■ Passage given
________________________________________
# method for learning Chinese



## Laiiieta

大家好！

I was looking for a word in Chinese to talk about a "learning method" of Chinese. Would it be 汉语学习办法? It sounds weird to me...

I would like to find an expression to talk about a method for learning Chinese (that is the system a teacher uses for teaching Chinese, the books, the materials, the way of teaching...). 

Please help! 

非常感谢！


----------



## fyl

方法 is better than 办法 here.


----------



## philchinamusical

Agree with @fyl . And we will usually put a "的" in the sentence. And in most of the case, the verb is always before its object.

So it is usually like:
学习汉语*的*方法, or
汉语*的*学习方法.


----------



## SuperXW

I agree. Just if the sentence is long, or you only want a short title of an article, 的 can be omitted, and the phrase becomes 汉语学习方法(Chinese-study methods).
If you want to emphases "one method" rather than "different methods", you can say 一种汉语学习方法, or 汉语的一种学习方法.


----------



## hx1997

Laiiieta said:


> I would like to find an expression to talk about a method for learning Chinese



学习汉语的方法 / 汉语学习方法 (for a learner)



Laiiieta said:


> the system a teacher uses for teaching Chinese, the books, the materials, the way of teaching...



汉语教学方法 (for a teacher)


----------



## retrogradedwithwind

you could use 理论,体系 if you emphasis the word system.

汉语教学理论
汉语教学理论体系


----------



## brofeelgood

Also 方式: 教学方式 / 学习方式.


----------



## Ghabi

学习法 is kind of idiomatic. I think it should be mentioned (hence 汉语学习法).
________________________________________
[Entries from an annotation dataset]

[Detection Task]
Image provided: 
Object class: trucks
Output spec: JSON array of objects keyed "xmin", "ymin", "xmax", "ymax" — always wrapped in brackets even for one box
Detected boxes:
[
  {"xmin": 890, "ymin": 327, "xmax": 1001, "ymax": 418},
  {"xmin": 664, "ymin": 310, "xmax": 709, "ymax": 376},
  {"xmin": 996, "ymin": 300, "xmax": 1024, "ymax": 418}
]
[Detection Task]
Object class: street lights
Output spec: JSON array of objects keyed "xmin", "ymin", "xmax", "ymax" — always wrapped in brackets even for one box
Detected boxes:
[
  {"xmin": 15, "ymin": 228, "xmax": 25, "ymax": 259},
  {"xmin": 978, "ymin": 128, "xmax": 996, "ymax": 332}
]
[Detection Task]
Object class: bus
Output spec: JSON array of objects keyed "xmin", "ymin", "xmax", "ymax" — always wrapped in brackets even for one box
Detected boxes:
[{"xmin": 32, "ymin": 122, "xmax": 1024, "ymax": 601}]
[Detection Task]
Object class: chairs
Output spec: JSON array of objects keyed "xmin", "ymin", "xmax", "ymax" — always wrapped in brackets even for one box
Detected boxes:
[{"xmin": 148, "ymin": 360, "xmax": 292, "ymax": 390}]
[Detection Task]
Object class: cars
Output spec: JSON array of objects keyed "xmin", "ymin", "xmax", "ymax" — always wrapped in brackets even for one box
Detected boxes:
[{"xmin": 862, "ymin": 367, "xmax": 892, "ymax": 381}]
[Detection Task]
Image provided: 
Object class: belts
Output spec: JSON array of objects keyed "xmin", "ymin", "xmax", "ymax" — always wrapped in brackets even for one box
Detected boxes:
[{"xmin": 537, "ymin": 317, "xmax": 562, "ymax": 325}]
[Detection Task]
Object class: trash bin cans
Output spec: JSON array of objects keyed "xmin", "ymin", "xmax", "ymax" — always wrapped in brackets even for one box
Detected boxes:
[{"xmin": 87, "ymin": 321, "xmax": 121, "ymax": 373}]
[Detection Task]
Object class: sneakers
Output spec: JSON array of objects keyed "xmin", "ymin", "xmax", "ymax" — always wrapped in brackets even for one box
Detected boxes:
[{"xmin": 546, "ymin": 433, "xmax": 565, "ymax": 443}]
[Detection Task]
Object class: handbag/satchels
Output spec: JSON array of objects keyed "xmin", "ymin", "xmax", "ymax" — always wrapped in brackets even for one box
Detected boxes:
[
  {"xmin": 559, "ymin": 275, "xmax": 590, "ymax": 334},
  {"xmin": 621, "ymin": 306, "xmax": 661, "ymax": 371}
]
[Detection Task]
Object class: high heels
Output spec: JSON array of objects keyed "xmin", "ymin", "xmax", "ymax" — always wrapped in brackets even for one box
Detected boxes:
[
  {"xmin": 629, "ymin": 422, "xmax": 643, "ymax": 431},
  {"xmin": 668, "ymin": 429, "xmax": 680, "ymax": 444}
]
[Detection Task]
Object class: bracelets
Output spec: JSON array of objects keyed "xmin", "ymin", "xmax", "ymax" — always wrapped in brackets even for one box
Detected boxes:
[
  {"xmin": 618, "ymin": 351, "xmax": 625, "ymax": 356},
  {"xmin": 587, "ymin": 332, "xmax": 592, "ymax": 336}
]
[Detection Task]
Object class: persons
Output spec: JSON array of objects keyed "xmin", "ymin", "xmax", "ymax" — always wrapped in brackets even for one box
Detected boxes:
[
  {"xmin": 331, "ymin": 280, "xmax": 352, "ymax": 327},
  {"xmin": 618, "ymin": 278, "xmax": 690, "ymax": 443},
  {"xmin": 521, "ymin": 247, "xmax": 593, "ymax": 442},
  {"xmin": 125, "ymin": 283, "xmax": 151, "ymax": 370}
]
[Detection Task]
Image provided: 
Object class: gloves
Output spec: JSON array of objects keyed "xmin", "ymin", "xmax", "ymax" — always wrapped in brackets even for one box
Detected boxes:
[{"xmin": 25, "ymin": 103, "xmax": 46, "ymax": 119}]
________________________________________
■ To-do list
a – Summarize the forum thread about a Chinese term for a language-learning method in two sentences.
b – In the forum thread about a Chinese term for a language-learning method, which phrase is offered for a teacher's way of teaching Chinese?
c – Extend the forum thread about a Chinese term for a language-learning method with one more reply.

■ Solved tasks
a – A forum user asks for a Chinese expression meaning a method for learning Chinese and wonders whether 汉语学习办法 is right. Replies say 方法 is better than 办法 and suggest forms such as 学习汉语的方法, 汉语学习方法, 汉语教学方法 for a teacher, and alternatives built on 方式, 理论, 体系 and 学习法.

b – 汉语教学方法.

c –
----------



## SimonTsai

retrogradedwithwind said:


> 汉语教学理论体系


I would doubt whether it is good enough in this case to be generally accepted.


----------



## philchinamusical

Ghabi said:


> 学习法 is kind of idiomatic. I think it should be mentioned (hence 汉语学习法)



"xx法" sounds more like "xx law/act" to me, like "基本法", or "交通法". I still prefer "方法" or "方式". In some cases when it's more about the detail of the methods, "手段" may be a better choice.


----------



## SimonTsai

@philchinamusical, we may make a joke of someone's sleeping in class by saying that it is 睡眠學習法.


----------



## philchinamusical

SimonTsai said:


> 睡眠學習法


You know what? When I was in university 20 some years ago, we did have an article in our English text book titled "Learn While You Sleep". And it became one of our excuses when we skipped classes just to have more sleep.


----------



## hx1997

I have no problem with 学习法. There's an article named 英文学习法 attributed to 林语堂.


----------



## yingmin

I actually don't think "汉语学习办法" sounds weird.
Perhaps it is grammatically incorrect, but me and my chinese friends totally understand it.


----------



## Ghabi

philchinamusical said:


> "xx法" sounds more like "xx law/act" to me, like "基本法", or "交通法".


xx法 for "xxx method" is idiomatic. 学习法 is no less idiomatic than 归纳法/演绎法/输入法/构词法 etc. It's what's actually used in book titles.


----------



## Laiiieta

Wow thanks a lot everybody! (I'm answering a bit late, but I could not leave this "unthanked" )

非常感谢！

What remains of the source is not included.